> _PROBLEM REQUIREMENTS_: Please restate word for word the lines of the entries below from the one with "Boutonniere. Bride adjusting" to the one with "Photo of Pieniny.", inclusive, and leave out every picture.

[[ GIVEN ENTRIES, beginning ]]

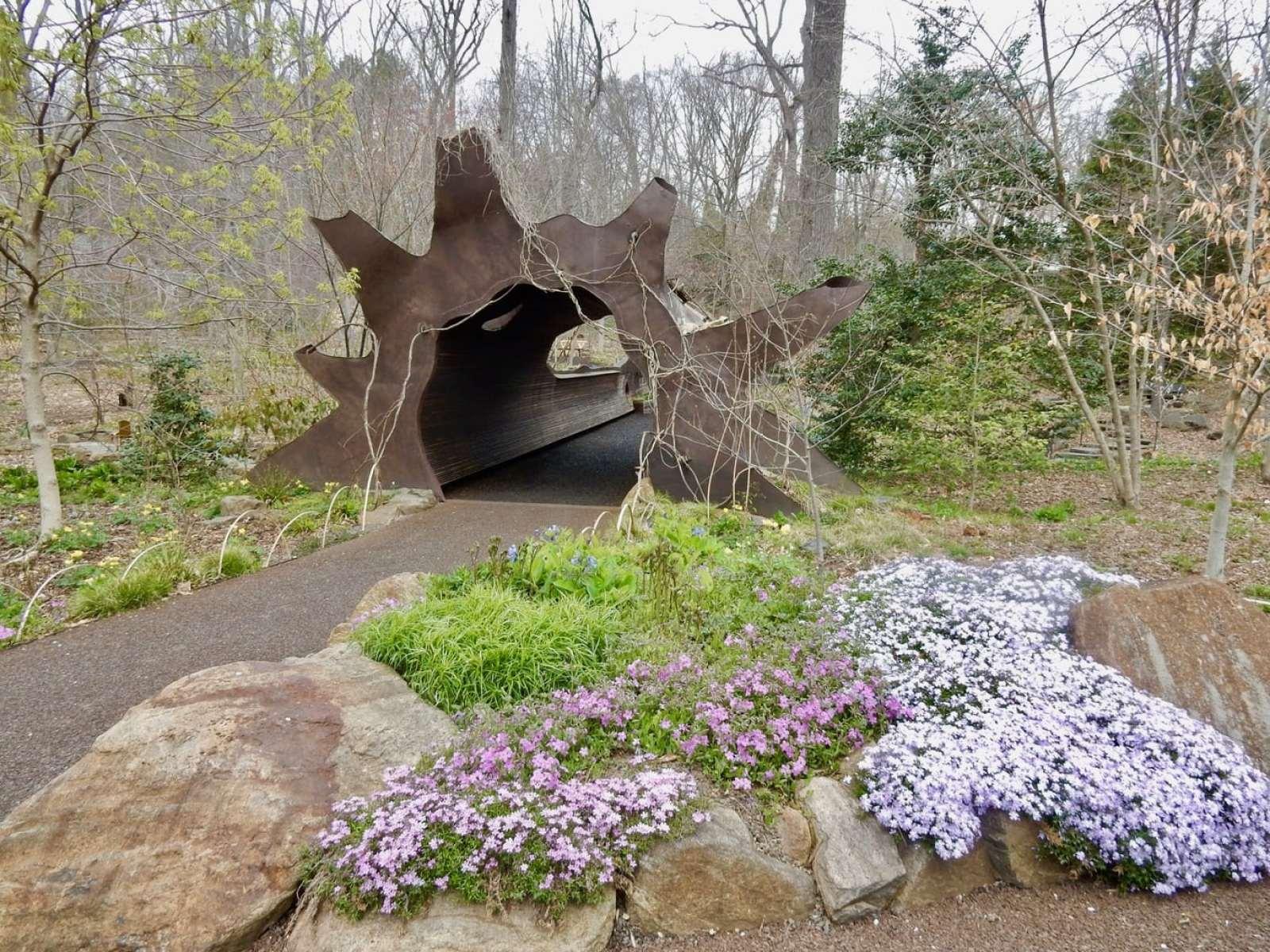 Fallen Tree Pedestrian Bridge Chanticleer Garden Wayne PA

[[ GIVEN ENTRIES, end ]]
[[ GIVEN ENTRIES, beginning ]]

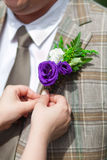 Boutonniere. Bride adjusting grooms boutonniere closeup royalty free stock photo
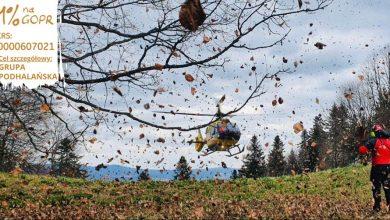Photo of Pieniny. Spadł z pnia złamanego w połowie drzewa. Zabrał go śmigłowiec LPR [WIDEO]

[[ GIVEN ENTRIES, end ]]

> _TASK RESPONSE_:
 Boutonniere. Bride adjusting grooms boutonniere closeup royalty free stock photo
Photo of Pieniny. Spadł z pnia złamanego w połowie drzewa. Zabrał go śmigłowiec LPR [WIDEO]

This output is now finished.